栃木の「学問的」魅力 宇都宮大教授らがガイド出版 専門分野の視点で
地元の大学教員らが学問的視点から地域の特徴を掘り下げる「大学的地域ガイド」は、2009年の奈良版を皮切りに全国や世界に広がっており、栃木版は今回が初めて。21年6月、昭和堂から松村教授に出版の提案があり、編集が始まった。
編者は松村教授の他、宇都宮大地域デザイン科学部講師の鈴木富之氏▽駒沢大文学部准教授の西山弘泰氏▽帝京大経済学部准教授の丹羽孝仁氏▽同大文学部講師の渡辺瑛季氏--の計5人。執筆には宇都宮大(宇都宮市)や宇都宮共和大(同)、帝京大(同)などに在籍する県内外の専門家や、博物館やシンクタンクの研究者ら計28人が参加し、今年3月末に出版された。

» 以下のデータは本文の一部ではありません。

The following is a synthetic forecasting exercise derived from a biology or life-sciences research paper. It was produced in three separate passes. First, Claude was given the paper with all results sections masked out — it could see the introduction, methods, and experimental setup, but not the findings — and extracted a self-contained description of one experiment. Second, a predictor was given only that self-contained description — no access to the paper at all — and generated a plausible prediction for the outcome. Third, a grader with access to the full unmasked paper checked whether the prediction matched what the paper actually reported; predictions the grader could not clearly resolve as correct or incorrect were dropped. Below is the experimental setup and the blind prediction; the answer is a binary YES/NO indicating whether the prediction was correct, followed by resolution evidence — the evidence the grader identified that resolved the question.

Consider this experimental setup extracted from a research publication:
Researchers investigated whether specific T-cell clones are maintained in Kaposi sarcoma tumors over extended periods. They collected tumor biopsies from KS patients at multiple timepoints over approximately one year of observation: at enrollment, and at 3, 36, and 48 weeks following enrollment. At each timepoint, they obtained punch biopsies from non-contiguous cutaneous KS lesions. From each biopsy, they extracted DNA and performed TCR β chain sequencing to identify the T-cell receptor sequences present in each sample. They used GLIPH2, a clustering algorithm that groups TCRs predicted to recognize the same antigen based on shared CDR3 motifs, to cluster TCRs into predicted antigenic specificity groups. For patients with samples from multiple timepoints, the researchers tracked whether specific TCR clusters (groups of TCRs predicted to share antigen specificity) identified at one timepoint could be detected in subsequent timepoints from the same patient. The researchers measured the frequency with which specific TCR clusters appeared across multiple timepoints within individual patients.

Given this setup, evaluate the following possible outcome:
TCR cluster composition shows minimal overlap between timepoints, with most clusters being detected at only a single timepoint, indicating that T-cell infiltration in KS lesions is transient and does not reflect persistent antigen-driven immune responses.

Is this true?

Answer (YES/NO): NO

執筆者それぞれの視点から栃木を描いた19本の記事とコラム16本を3部に分けて掲載した。第1部「いしずえを照らす-とちぎの自然と歴史」は、県の骨格となる地形や気候、江戸時代の宇都宮や二宮尊徳について記している。第2部は「いろどりを映す-とちぎの魅力」。産業や食文化などを解説し、観光ガイドにもなっている。宇都宮市のギョーザや大谷石、栃木市の「蔵の街」などを取り上げた。

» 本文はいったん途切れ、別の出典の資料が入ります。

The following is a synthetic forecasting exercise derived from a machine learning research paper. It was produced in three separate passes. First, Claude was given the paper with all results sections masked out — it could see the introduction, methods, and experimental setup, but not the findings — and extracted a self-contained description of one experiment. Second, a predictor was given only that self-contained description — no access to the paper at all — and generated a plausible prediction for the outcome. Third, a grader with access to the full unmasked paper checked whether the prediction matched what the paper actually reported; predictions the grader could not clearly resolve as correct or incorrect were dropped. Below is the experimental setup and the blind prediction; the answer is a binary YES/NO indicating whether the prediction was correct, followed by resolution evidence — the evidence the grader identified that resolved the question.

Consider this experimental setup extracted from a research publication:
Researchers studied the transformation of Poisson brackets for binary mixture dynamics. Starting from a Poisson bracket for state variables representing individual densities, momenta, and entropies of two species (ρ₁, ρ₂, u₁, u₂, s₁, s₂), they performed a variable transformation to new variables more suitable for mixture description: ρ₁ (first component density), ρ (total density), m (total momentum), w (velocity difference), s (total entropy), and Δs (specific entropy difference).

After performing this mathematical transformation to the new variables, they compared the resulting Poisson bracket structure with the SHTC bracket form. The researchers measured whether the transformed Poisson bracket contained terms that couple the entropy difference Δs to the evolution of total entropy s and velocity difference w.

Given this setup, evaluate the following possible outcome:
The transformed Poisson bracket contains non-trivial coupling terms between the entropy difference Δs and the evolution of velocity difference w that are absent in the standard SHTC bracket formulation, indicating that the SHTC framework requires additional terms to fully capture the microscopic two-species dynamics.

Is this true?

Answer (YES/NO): YES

第3部「しるべを刻む-これからのとちぎ」では、地方都市の空き家問題、宇都宮市と芳賀町が整備を進める次世代型路面電車(LRT)の建設、渡良瀬遊水地と観光などをまとめている。松村教授は「地方のいろいろな問題に前向きに取り組んでいる人たちを取り上げた」と解説する。
コラムも充実している。酪農県である栃木の牧場や、国連教育科学文化機関(ユネスコ)の無形文化遺産に登録されている那須烏山市の山あげ祭などを紹介している他、日光市のゲストハウスでの外国人旅行者の受け入れ態勢についても書かれている。松村教授は「本文は長めに専門的なことも書いてあるが、コラムは短いので楽しく読めると思う」と話す。
松村教授は日ごろ学生たちから栃木について「不満はないけれど、何もないよね」と聞くことが多いという。「地方の人は自分の地域を持ち上げない。また『宇都宮ならギョーザ』など、一面的にしか語れないのはさみしい」と話し、「この本が地域に関心を持つきっかけになってほしい」と望む。そして「関心を持ったら足を運んで、今起きていることや取り組まれていることを観察してほしい」と期待する。A5判376ページで2400円(税別)。県内の書店やインターネットで購入できる。